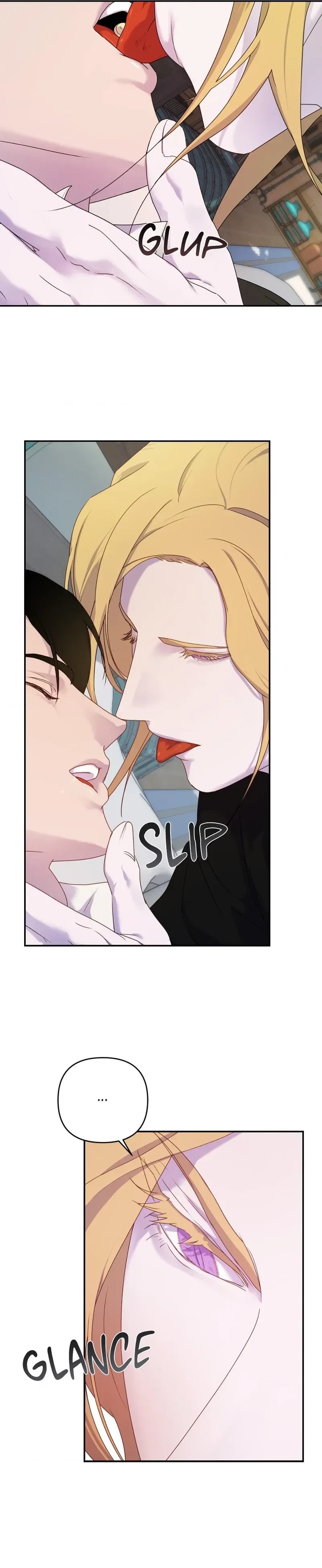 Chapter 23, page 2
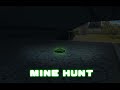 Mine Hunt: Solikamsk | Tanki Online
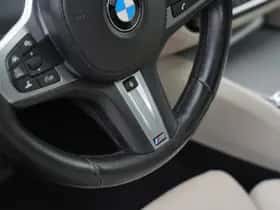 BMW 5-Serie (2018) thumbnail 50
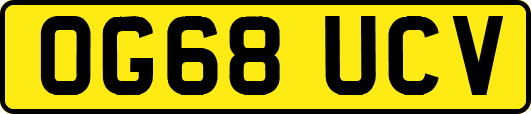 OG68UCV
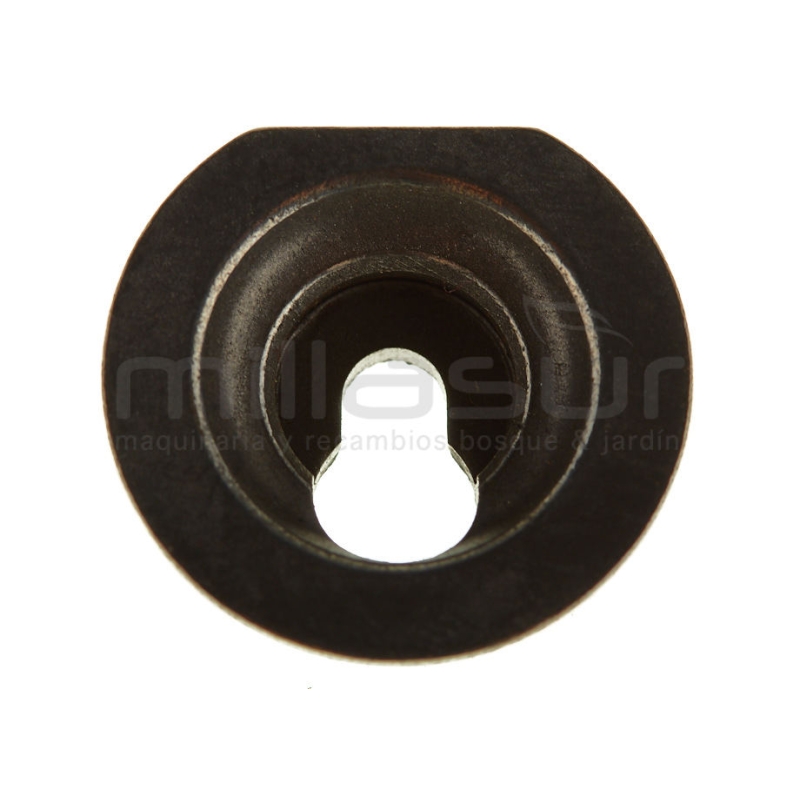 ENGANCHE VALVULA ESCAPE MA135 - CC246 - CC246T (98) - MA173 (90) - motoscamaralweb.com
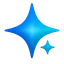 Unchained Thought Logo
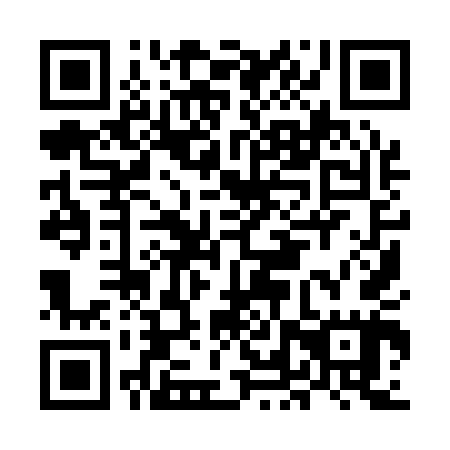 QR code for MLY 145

::::::::::

Give all seven lines again with "thumbnail" changed to "preview" and everything else left as it stands. Omit the pictures.

 Chapter 23, page 2
 Mine Hunt: Solikamsk | Tanki Online
 BMW 5-Serie (2018) preview 50
 OG68UCV
 ENGANCHE VALVULA ESCAPE MA135 - CC246 - CC246T (98) - MA173 (90) - motoscamaralweb.com
 Unchained Thought Logo
 QR code for MLY 145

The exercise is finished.